Could you extract every one of the lines below verbatim, without altering a single character?

▽

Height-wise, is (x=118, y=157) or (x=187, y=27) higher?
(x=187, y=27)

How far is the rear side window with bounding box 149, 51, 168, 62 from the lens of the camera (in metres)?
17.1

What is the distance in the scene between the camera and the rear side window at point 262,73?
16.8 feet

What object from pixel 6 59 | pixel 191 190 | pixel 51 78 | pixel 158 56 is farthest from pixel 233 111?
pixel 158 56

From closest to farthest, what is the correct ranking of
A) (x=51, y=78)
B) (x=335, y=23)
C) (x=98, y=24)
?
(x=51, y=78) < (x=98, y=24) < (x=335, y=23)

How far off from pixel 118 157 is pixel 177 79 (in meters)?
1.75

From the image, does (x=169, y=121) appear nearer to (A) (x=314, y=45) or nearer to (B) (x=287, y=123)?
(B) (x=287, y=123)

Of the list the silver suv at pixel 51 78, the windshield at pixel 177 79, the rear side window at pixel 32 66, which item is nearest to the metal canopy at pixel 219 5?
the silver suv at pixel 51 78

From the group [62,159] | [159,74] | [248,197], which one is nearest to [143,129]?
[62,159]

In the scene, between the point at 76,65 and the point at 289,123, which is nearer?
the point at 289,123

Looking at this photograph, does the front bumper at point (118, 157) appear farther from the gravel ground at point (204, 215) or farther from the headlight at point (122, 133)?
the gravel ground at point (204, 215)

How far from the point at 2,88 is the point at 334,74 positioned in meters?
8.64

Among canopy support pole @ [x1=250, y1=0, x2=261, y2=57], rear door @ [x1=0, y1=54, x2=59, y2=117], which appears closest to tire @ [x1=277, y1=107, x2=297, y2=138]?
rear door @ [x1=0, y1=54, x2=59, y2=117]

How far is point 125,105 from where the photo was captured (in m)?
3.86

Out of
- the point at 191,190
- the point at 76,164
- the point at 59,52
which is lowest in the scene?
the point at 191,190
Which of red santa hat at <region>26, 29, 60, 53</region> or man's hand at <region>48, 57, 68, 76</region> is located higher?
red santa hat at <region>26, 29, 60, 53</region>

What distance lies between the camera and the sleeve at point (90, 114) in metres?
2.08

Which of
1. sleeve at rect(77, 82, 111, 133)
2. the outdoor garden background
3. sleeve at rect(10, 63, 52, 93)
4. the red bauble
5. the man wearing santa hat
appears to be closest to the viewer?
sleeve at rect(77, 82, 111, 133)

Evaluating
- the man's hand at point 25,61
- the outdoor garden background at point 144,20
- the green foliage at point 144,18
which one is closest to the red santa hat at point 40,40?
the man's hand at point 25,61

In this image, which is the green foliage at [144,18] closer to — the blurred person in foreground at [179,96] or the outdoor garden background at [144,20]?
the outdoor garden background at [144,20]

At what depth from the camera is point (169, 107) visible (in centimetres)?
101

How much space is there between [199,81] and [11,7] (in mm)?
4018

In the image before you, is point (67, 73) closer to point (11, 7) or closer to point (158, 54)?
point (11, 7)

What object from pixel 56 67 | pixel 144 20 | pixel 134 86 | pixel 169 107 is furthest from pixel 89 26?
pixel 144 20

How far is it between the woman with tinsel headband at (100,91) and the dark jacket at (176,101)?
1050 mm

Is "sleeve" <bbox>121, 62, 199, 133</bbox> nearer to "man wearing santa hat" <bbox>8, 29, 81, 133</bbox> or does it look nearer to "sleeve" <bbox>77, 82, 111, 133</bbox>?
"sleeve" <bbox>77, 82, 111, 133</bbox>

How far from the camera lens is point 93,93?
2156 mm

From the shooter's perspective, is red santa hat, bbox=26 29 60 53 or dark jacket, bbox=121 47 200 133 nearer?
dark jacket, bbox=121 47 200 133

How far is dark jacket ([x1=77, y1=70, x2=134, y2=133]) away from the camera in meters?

△

Complete output -
Height-wise, is (x=118, y=157) or (x=187, y=27) higher?
(x=187, y=27)

How far is the rear side window with bounding box 149, 51, 168, 62 from the lens of the camera (in metres)?
17.1

What is the distance in the scene between the camera and the rear side window at point 262,73?
16.8 feet

What object from pixel 6 59 | pixel 191 190 | pixel 51 78 | pixel 158 56 is farthest from pixel 233 111?
pixel 158 56

From closest to farthest, what is the correct ranking of
A) (x=51, y=78)
B) (x=335, y=23)
C) (x=98, y=24)
?
(x=51, y=78) < (x=98, y=24) < (x=335, y=23)

How far off from pixel 118 157 is pixel 177 79 (in meters)?
1.75

From the image, does (x=169, y=121) appear nearer to (A) (x=314, y=45) or nearer to (B) (x=287, y=123)?
(B) (x=287, y=123)

Of the list the silver suv at pixel 51 78, the windshield at pixel 177 79, the rear side window at pixel 32 66, which item is nearest to the metal canopy at pixel 219 5?
the silver suv at pixel 51 78

From the group [62,159] | [159,74] | [248,197], which one is nearest to [143,129]?
[62,159]

In the scene, between the point at 76,65 and the point at 289,123, which is nearer?
the point at 289,123

Looking at this photograph, does the front bumper at point (118, 157) appear farther from the gravel ground at point (204, 215) or farther from the headlight at point (122, 133)?
the gravel ground at point (204, 215)

How far from the point at 2,88 is the point at 334,74 positioned in meters?
8.64

Among canopy support pole @ [x1=250, y1=0, x2=261, y2=57], rear door @ [x1=0, y1=54, x2=59, y2=117], which appears closest to tire @ [x1=277, y1=107, x2=297, y2=138]?
rear door @ [x1=0, y1=54, x2=59, y2=117]

How far is point 125,105 from where the photo was captured (in m)?
3.86

Out of
- the point at 191,190
- the point at 76,164
- the point at 59,52
which is lowest in the scene?
the point at 191,190
Which of red santa hat at <region>26, 29, 60, 53</region> or man's hand at <region>48, 57, 68, 76</region> is located higher?
red santa hat at <region>26, 29, 60, 53</region>

What distance lies between the camera and the sleeve at point (90, 114) in metres?
2.08

Which of
1. sleeve at rect(77, 82, 111, 133)
2. the outdoor garden background
3. sleeve at rect(10, 63, 52, 93)
4. the red bauble
5. the man wearing santa hat
appears to be closest to the viewer?
sleeve at rect(77, 82, 111, 133)

Evaluating
- the man's hand at point 25,61
- the outdoor garden background at point 144,20
- the green foliage at point 144,18
which one is closest to the red santa hat at point 40,40?
the man's hand at point 25,61

In this image, which is the green foliage at [144,18] closer to — the blurred person in foreground at [179,96] or the outdoor garden background at [144,20]?
the outdoor garden background at [144,20]

At what depth from the camera is point (169, 107) visible (in centimetres)?
101

How much space is there between [199,81] and [11,7] (in mm)?
4018

In the image before you, is point (67, 73) closer to point (11, 7) or closer to point (158, 54)?
point (11, 7)

What object from pixel 56 67 | pixel 144 20 | pixel 134 86 | pixel 169 107 is furthest from pixel 89 26?
pixel 144 20

How far is it between the woman with tinsel headband at (100,91) and the dark jacket at (176,101)?
1050 mm

Is "sleeve" <bbox>121, 62, 199, 133</bbox> nearer to "man wearing santa hat" <bbox>8, 29, 81, 133</bbox> or does it look nearer to "sleeve" <bbox>77, 82, 111, 133</bbox>?
"sleeve" <bbox>77, 82, 111, 133</bbox>

How far from the camera lens is point 93,93?
2156 mm

From the shooter's perspective, is red santa hat, bbox=26 29 60 53 or dark jacket, bbox=121 47 200 133 nearer?
dark jacket, bbox=121 47 200 133

How far is dark jacket ([x1=77, y1=70, x2=134, y2=133]) away from the camera in meters?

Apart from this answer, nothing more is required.